As sonic expressionists, it is important to remember to embrace experimenting with unorthodox effects combinations and settings. The road to discovering your own personalized sound becomes fascinating the more you work with tonal coloration and how sounds react to processing.
Breaking Down Distortion
We love distortion. With its unruly dynamic textures and harmonic coloration, distortion is a gain effect used in amplified music achieved by overloading the input. The result is a compressed sound that people often describe as warm and dirty, qualities most recordings do well within these digital times. Distortion, overdrive, and fuzz can be produced by a variety of methods from classic analog hardware to the latest software. Basically, it is the modification of the waveform of a signal, and the introduction of new frequencies. The effects alter the instrument sound by clipping the signal (pushing it past its maximum, which shears off the peaks and troughs of the signal waves), adding sustain and harmonic and inharmonic overtones, and leading to a compressed sound depending on the type and intensity of distortion used.
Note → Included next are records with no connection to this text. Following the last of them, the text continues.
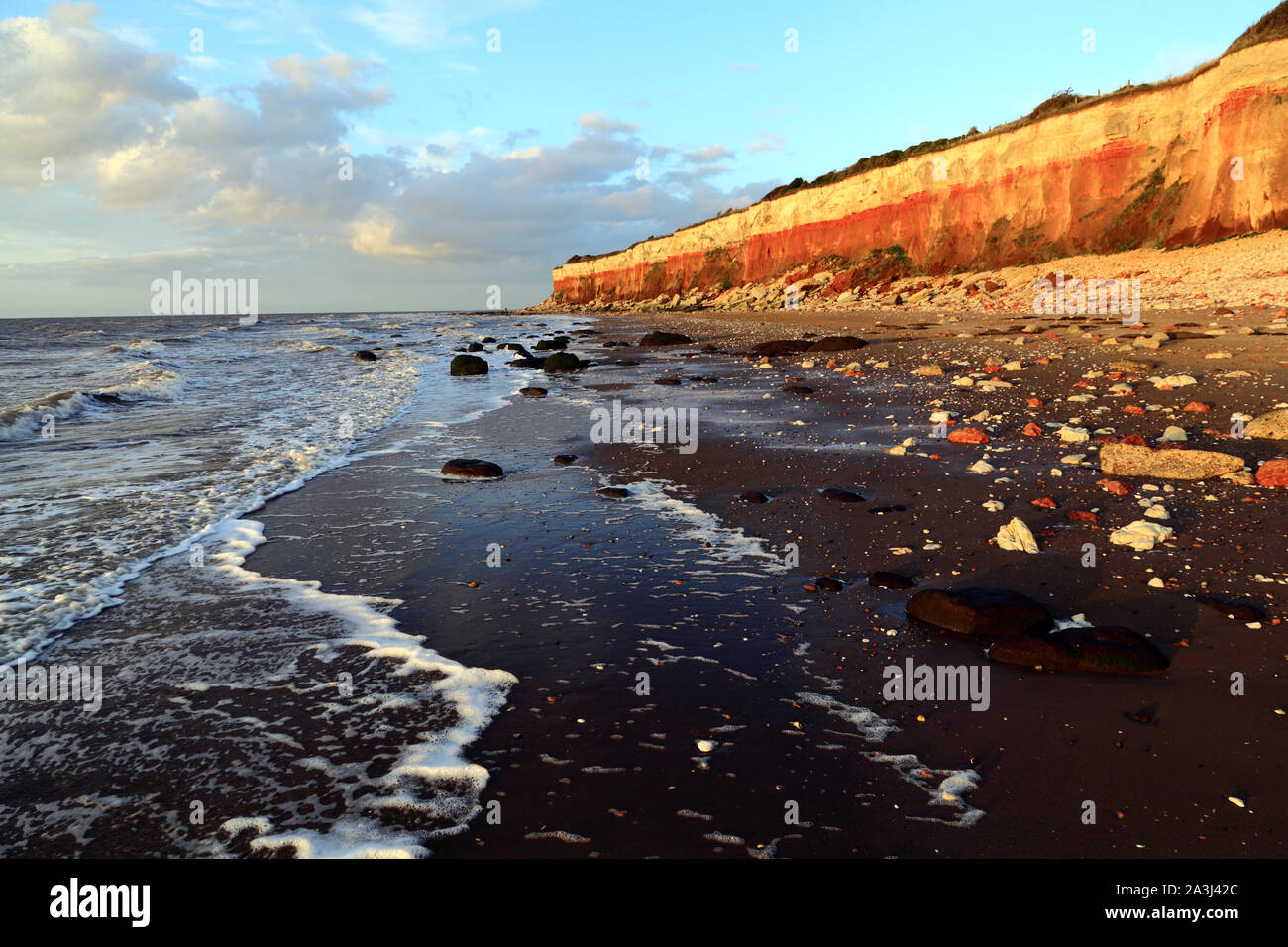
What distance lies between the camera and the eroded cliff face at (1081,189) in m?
27.4

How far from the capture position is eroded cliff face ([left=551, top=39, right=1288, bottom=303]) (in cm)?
2738

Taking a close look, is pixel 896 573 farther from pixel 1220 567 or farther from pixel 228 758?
pixel 228 758

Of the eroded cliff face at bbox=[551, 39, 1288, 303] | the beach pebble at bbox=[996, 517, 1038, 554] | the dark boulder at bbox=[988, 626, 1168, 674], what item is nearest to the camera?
the dark boulder at bbox=[988, 626, 1168, 674]

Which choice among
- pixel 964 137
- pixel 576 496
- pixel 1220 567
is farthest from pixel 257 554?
pixel 964 137

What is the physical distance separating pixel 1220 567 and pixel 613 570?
4.88 m

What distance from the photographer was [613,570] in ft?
20.6

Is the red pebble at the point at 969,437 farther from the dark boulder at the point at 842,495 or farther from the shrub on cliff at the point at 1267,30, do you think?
the shrub on cliff at the point at 1267,30

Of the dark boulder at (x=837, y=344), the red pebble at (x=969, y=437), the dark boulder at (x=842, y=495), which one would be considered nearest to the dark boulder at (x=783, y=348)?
the dark boulder at (x=837, y=344)

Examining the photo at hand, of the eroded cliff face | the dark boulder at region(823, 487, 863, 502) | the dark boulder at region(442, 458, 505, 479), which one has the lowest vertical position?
the dark boulder at region(823, 487, 863, 502)

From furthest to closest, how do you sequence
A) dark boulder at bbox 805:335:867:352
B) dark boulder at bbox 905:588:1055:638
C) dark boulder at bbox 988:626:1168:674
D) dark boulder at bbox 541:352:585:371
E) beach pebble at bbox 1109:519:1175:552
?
dark boulder at bbox 541:352:585:371 → dark boulder at bbox 805:335:867:352 → beach pebble at bbox 1109:519:1175:552 → dark boulder at bbox 905:588:1055:638 → dark boulder at bbox 988:626:1168:674

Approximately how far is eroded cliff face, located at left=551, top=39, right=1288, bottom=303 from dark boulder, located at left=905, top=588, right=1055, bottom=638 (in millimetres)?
31486

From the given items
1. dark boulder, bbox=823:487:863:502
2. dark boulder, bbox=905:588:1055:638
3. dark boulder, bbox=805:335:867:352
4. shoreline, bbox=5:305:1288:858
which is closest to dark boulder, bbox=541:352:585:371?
dark boulder, bbox=805:335:867:352

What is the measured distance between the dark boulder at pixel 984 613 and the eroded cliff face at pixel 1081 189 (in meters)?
31.5

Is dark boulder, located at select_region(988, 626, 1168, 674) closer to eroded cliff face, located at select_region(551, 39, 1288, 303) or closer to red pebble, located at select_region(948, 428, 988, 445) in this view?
red pebble, located at select_region(948, 428, 988, 445)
These effects are used with guitars, basses, and keyboards, and more rarely as a special effect with vocals.
The Magic of Parallel Processing
One method to consider while applying distortion and other processes is Parallel Processing. This means mixing a percentage of the dry signal with the wet signal to combine the qualities of both. This is particularly useful where maintaining transients and some of the original clarity of the dry tone. Commonly, distortion is added to fatten and warm things up to a pleasing fullness. With the right tools, you can even isolate frequency regions to be processed separately. Sending only the bass frequencies or high can yield terrific and unexpected changes. Again experimentation is the key.
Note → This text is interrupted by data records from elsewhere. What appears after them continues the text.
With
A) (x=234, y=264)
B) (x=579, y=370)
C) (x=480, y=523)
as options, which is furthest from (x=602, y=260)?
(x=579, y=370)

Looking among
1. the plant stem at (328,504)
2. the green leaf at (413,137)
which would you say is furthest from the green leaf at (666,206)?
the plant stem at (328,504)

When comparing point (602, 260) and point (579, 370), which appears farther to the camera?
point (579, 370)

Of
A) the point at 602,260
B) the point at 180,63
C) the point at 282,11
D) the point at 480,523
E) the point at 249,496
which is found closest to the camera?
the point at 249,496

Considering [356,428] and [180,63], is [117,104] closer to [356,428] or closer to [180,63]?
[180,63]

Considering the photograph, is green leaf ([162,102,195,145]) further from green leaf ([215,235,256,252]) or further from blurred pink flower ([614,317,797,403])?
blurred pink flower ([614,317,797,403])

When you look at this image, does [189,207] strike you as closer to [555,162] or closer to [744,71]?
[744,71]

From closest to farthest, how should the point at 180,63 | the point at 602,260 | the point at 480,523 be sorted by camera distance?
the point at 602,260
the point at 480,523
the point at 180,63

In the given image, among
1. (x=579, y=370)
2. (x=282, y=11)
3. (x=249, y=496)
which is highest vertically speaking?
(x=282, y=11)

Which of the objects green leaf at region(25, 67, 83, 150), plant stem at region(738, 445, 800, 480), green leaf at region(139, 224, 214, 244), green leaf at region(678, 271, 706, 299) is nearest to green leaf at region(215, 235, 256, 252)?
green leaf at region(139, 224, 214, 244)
An example pedalboard using parallel processing with distortion.
While distortion is often created intentionally as a musical effect, it can also be applied to drums to beef up the signal and lend a fattened character to the motoric side of the arrangement. From hip hop to techno and now even contemporary pop, many of your favorite fat beats owe their flavor to distortion. It's worth noting that some of the earliest samplers and sampling drum machines had a punchiness that computers lacked, it comes down to their own internal circuits and their own kind of distortion. Some of these styles are even used as distortion templates on popular DAW settings.
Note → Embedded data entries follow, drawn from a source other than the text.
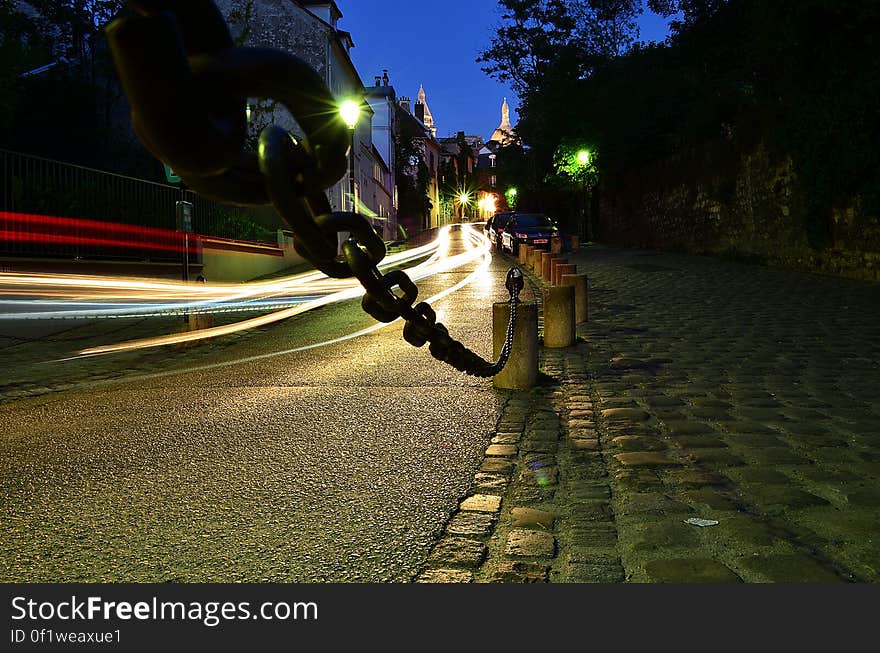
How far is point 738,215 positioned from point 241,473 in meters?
22.0

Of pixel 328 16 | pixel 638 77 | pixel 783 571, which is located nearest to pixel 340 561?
pixel 783 571

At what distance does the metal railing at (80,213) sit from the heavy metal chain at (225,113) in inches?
538

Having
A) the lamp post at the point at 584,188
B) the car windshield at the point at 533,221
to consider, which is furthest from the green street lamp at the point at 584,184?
the car windshield at the point at 533,221

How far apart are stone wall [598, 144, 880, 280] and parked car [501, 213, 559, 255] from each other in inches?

Getting Clever With Amp Modeling
A more specific type of distortion related effect is amplifier modeling. It is the process of emulating a physical amplifier such as a guitar amplifier. Amplifier modeling often seeks to recreate the sound of one or more specific models of vacuum tube amplifiers and sometimes also solid state amplifiers. These can also include Leslie and reverb effects that can be used to enhance the overall character and texture of a signal. These can work brilliantly on drums, so don't overlook them just because they were originally designed for guitars.
Learning the fundamentals of signal processing can be exciting and surprising when you start bending the rules. Discovering how to shape sound and improve the tonal qualities of your recordings and performances is an ongoing process of trial and error, though things become more understandable and interesting the more you experiment. Familiarity with a desired outcome will become evident the more time you invest in intimately understanding what your gear can do and when it's best to push its limits with creativity. Remember to keep an open mind and have fun!